GOALS:
a) Transcribe the part of the insurance article between "What both of" and "and necessary protection.", inclusive.
b) Answer these questions from the insurance article:
(i) According to the LIMRA study, what percentage of Canadians hold some form of life insurance?
(ii) In the Manulife study, what percentage of middle class Canadians had no individual critical illness coverage?
(iii) What is group insurance protection tied to?
c) Name every distinct percentage figure that appears in the insurance article, in the order each first appears.

##### SOURCE DOCUMENT

(604) 575-7900 lylek@konnerfinancial.com

Financial Planning

In a recent study conducted by the Life Insurance and Market Research Association (LIMRA), it was reported that 61% of Canadians hold some form of life insurance. Surprisingly, it also revealed that only 38% of Canadians own an individual life insurance contract.

Canadians may need to rethink their risk management

In a recent study conducted by the Life Insurance and Market Research Association (LIMRA), it was reported that 61% of Canadians hold some form of life insurance.  Surprisingly, it also revealed that only 38% of Canadians own an individual life insurance contract.

In another study of middle class Canadians, Manulife reported that 79% had no individual disability insurance and 87% had no individual critical illness coverage.

What both of these studies conclude is that most Canadians rely heavily on their group benefits for their family’s insurance protection. 

What’s the problem with that?

  • Group insurance protection is tied to employment and if the company for any reason changes or cancels the coverage, the employee stands to lose valuable and necessary protection.
  • If you are currently employed in an industry or with a company that you feel is at risk due to economic conditions, it may be time to reevaluate your insurance mix.  You lose your job, you may lose your life insurance protection.

##########
##### DATA ROWS

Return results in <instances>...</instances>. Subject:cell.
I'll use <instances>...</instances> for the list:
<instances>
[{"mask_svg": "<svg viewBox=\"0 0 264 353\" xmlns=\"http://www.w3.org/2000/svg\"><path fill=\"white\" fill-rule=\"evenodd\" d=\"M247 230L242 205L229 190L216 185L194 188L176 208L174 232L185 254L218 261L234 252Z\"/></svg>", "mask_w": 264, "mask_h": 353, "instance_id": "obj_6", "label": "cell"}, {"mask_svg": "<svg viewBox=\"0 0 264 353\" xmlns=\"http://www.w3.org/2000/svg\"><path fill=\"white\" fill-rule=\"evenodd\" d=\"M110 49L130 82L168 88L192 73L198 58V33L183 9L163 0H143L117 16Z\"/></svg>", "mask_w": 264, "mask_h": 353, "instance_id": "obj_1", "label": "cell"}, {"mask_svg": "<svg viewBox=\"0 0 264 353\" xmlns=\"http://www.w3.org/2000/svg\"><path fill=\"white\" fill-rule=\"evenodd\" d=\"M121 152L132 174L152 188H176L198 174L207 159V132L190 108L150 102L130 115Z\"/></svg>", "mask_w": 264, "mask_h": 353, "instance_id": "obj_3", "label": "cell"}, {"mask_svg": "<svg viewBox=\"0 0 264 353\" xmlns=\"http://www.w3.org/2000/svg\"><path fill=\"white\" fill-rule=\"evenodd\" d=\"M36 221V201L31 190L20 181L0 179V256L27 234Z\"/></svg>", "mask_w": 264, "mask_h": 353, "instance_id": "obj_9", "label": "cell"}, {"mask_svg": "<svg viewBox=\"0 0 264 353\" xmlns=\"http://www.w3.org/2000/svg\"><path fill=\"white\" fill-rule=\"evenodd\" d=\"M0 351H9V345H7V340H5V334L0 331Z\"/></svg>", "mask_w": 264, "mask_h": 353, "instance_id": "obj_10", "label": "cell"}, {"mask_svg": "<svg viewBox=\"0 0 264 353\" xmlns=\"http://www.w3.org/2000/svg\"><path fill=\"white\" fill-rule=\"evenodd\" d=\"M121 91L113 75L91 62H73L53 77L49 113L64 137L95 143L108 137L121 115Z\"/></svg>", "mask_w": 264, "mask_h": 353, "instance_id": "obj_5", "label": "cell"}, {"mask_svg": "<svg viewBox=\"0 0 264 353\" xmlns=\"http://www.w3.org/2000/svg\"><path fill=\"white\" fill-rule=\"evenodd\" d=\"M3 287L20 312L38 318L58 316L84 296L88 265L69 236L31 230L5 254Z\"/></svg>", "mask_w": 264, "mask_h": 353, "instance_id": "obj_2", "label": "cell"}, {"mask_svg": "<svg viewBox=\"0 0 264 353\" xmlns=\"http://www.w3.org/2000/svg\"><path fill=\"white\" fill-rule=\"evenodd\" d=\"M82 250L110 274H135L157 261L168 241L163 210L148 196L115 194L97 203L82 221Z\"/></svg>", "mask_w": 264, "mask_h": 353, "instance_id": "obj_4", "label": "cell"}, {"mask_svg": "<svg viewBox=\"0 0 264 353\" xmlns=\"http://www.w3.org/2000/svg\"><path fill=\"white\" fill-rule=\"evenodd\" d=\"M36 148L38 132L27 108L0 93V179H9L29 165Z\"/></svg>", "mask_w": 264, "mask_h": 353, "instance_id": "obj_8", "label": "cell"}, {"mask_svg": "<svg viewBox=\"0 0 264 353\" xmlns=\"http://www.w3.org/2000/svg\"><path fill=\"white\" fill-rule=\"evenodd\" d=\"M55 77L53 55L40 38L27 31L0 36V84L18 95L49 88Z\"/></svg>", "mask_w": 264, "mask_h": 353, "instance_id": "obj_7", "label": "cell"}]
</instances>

##########

SOLUTIONS PER TASK:
a)
What both of these studies conclude is that most Canadians rely heavily on their group benefits for their family’s insurance protection. 

What’s the problem with that?

  • Group insurance protection is tied to employment and if the company for any reason changes or cancels the coverage, the employee stands to lose valuable and necessary protection.

b)
(i) 61%
(ii) 87%
(iii) Employment

c) 61%, 38%, 79%, 87%